**DATA TO USE**
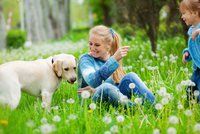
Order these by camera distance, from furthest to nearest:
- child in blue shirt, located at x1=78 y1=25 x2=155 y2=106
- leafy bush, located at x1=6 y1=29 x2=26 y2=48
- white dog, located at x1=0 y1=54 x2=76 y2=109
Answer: leafy bush, located at x1=6 y1=29 x2=26 y2=48 → child in blue shirt, located at x1=78 y1=25 x2=155 y2=106 → white dog, located at x1=0 y1=54 x2=76 y2=109

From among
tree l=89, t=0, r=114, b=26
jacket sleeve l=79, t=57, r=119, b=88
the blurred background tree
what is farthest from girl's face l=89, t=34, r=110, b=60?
tree l=89, t=0, r=114, b=26

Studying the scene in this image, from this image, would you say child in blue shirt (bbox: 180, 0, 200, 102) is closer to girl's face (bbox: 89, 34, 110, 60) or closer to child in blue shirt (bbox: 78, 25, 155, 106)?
child in blue shirt (bbox: 78, 25, 155, 106)

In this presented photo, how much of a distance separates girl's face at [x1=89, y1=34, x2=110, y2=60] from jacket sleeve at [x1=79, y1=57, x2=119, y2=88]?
101mm

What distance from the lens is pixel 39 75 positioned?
5844 millimetres

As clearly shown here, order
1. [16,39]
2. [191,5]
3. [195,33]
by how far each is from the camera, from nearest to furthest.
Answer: [195,33] < [191,5] < [16,39]

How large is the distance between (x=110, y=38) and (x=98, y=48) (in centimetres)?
18

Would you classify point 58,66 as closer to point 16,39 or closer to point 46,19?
point 16,39

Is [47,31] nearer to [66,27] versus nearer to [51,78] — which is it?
[66,27]

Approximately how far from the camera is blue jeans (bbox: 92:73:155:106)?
19.0 ft

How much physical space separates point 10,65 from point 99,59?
3.42 ft

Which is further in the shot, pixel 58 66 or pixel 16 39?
pixel 16 39

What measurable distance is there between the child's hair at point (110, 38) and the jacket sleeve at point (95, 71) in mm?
299

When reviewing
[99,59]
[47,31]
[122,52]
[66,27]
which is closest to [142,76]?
[99,59]

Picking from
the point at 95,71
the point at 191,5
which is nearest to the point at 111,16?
the point at 95,71
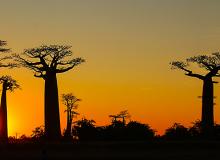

**GIVEN REQUEST**
Reproduce the listing above line for line, with its wording and numbers unchanged, and omit the pictures.

**RESULT OF THIS TASK**
Order these by camera distance, from furthest to nearest:
- child in blue shirt, located at x1=78 y1=25 x2=155 y2=106
- leafy bush, located at x1=6 y1=29 x2=26 y2=48
- white dog, located at x1=0 y1=54 x2=76 y2=109
Answer: leafy bush, located at x1=6 y1=29 x2=26 y2=48 → child in blue shirt, located at x1=78 y1=25 x2=155 y2=106 → white dog, located at x1=0 y1=54 x2=76 y2=109

From among
tree l=89, t=0, r=114, b=26
jacket sleeve l=79, t=57, r=119, b=88
the blurred background tree
what is farthest from girl's face l=89, t=34, r=110, b=60?
tree l=89, t=0, r=114, b=26

Studying the scene in this image, from this image, would you say child in blue shirt (bbox: 180, 0, 200, 102) is closer to girl's face (bbox: 89, 34, 110, 60) or closer to child in blue shirt (bbox: 78, 25, 155, 106)?
child in blue shirt (bbox: 78, 25, 155, 106)

In this presented photo, how much of a distance separates girl's face at [x1=89, y1=34, x2=110, y2=60] from jacket sleeve at [x1=79, y1=57, x2=119, y2=88]?
101mm

What distance from the lens is pixel 39 75 positioned?
5844 millimetres

As clearly shown here, order
1. [16,39]
2. [191,5]
3. [195,33]
by how far each is from the camera, from nearest to furthest.
Answer: [195,33] < [191,5] < [16,39]

How large is the distance between (x=110, y=38) and (x=98, y=48) (in centimetres)?
18

Would you classify point 58,66 as closer to point 16,39 or closer to point 46,19?
point 16,39

Is [47,31] nearer to [66,27] versus nearer to [51,78] — which is it?
[66,27]

Approximately how far from the camera is blue jeans (bbox: 92:73:155:106)?
19.0 ft

How much physical space separates point 10,65 from point 99,59?
3.42 ft

Which is further in the shot, pixel 58 66 or pixel 16 39?
pixel 16 39

What measurable distance is there between the child's hair at point (110, 38) and the jacket sleeve at point (95, 71) in mm?
299

When reviewing
[99,59]
[47,31]
[122,52]
[66,27]
which is closest to [142,76]?
[99,59]

Picking from
the point at 95,71
the point at 191,5
which is nearest to the point at 111,16?
the point at 95,71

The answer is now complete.